— START OF Dataset content —
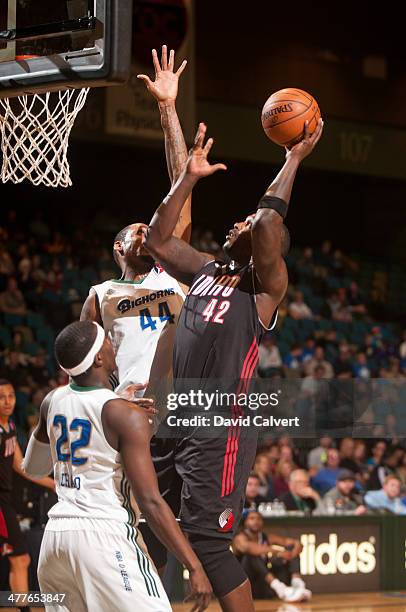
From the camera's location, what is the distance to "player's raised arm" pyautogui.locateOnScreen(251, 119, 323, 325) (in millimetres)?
4594

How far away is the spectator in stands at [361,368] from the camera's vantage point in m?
15.0

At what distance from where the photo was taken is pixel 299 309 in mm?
16062

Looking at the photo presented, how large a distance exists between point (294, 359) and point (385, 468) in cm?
519

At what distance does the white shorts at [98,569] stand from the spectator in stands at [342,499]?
5.63m

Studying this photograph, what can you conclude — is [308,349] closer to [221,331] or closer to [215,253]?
[215,253]

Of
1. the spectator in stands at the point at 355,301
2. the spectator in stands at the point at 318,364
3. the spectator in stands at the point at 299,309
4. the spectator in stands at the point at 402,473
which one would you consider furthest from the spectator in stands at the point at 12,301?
the spectator in stands at the point at 355,301

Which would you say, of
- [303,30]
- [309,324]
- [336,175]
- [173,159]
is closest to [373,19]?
[303,30]

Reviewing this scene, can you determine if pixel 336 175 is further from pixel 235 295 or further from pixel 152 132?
pixel 235 295

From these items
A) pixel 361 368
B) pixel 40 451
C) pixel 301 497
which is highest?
pixel 40 451

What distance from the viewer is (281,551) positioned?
8.92 m

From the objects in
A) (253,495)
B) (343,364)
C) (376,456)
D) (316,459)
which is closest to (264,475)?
(253,495)

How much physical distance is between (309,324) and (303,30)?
532cm

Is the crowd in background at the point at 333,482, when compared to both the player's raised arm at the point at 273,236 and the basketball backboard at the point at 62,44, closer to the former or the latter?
the player's raised arm at the point at 273,236

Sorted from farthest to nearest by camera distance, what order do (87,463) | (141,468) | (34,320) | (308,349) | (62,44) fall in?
(308,349)
(34,320)
(62,44)
(87,463)
(141,468)
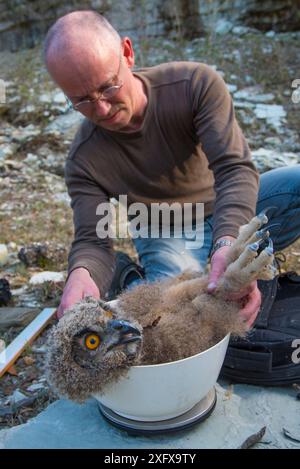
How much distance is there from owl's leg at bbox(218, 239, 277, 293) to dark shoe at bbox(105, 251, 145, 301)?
1.09 m

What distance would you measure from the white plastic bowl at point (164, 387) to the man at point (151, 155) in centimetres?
31

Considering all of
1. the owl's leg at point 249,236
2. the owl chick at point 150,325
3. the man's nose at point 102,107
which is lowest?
the owl chick at point 150,325

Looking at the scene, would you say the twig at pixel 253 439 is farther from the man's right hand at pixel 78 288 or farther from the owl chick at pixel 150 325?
the man's right hand at pixel 78 288

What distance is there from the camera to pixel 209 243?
3127 millimetres

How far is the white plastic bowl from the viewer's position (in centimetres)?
164

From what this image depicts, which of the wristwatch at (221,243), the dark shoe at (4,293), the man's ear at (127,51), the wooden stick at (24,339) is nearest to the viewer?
the wristwatch at (221,243)

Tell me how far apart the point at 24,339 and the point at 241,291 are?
1481mm

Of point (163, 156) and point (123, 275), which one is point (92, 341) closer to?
point (123, 275)

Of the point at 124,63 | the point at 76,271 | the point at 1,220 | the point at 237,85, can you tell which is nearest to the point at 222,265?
the point at 76,271

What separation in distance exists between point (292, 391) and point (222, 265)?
615mm

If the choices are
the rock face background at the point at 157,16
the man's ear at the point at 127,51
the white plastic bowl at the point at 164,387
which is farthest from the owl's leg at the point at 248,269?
the rock face background at the point at 157,16

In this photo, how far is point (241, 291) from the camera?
1943 millimetres

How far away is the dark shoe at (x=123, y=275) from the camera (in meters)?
2.95

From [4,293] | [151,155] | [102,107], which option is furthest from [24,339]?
[102,107]
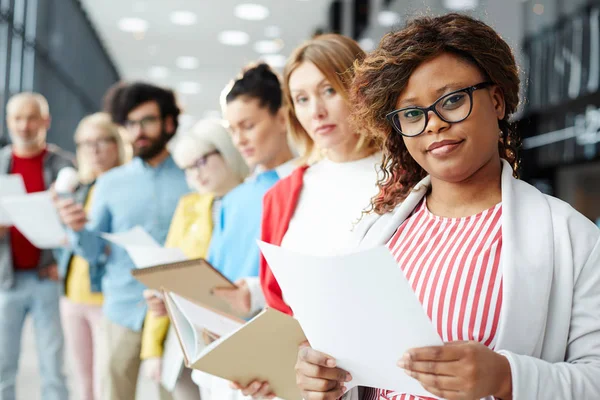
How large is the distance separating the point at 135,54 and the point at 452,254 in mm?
15584

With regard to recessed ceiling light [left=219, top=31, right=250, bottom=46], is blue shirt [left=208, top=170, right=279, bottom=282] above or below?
below

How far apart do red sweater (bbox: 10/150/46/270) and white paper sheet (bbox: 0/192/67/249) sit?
0.43 m

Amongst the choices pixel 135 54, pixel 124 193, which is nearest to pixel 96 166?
pixel 124 193

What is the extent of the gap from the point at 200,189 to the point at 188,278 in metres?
0.93

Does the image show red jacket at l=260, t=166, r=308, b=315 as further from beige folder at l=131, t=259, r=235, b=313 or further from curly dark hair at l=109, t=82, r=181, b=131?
curly dark hair at l=109, t=82, r=181, b=131

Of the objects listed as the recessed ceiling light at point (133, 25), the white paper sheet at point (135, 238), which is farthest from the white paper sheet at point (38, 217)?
the recessed ceiling light at point (133, 25)

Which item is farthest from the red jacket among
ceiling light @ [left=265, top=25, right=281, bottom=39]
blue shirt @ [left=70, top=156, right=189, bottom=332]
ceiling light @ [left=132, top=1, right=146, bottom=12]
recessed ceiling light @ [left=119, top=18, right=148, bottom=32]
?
ceiling light @ [left=265, top=25, right=281, bottom=39]

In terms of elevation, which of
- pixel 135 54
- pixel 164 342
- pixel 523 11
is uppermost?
pixel 135 54

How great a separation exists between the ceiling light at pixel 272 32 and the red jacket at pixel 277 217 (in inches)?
465

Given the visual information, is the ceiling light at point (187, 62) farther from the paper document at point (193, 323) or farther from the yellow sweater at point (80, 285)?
the paper document at point (193, 323)

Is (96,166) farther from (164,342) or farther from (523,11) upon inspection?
(523,11)

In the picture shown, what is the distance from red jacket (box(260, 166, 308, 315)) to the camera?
6.23 feet

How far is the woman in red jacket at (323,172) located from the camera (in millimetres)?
1847

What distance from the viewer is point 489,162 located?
125cm
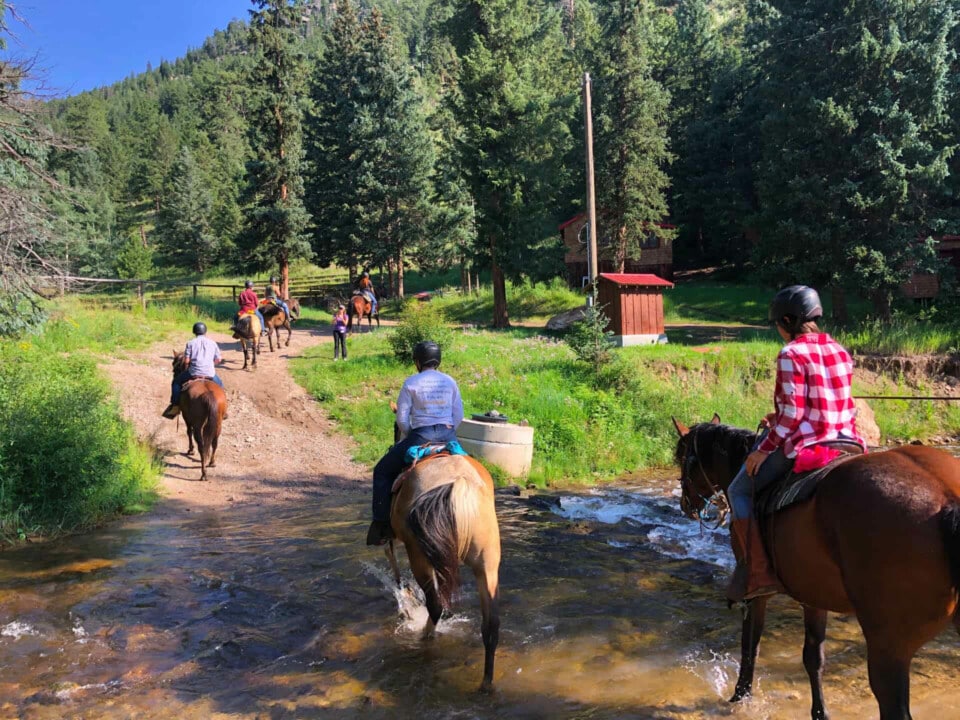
— END OF Dataset content —
→ Your goal
Extract every line of the items above that contains the word "player".

→ Written response
From the camera's location, what is the distance to "player's raised arm" pyautogui.locateOnScreen(251, 119, 323, 325) (in millimetres)?
Is the crowd in background at the point at 333,482, when compared to both the player's raised arm at the point at 273,236 and the basketball backboard at the point at 62,44, closer to the former or the latter?
the player's raised arm at the point at 273,236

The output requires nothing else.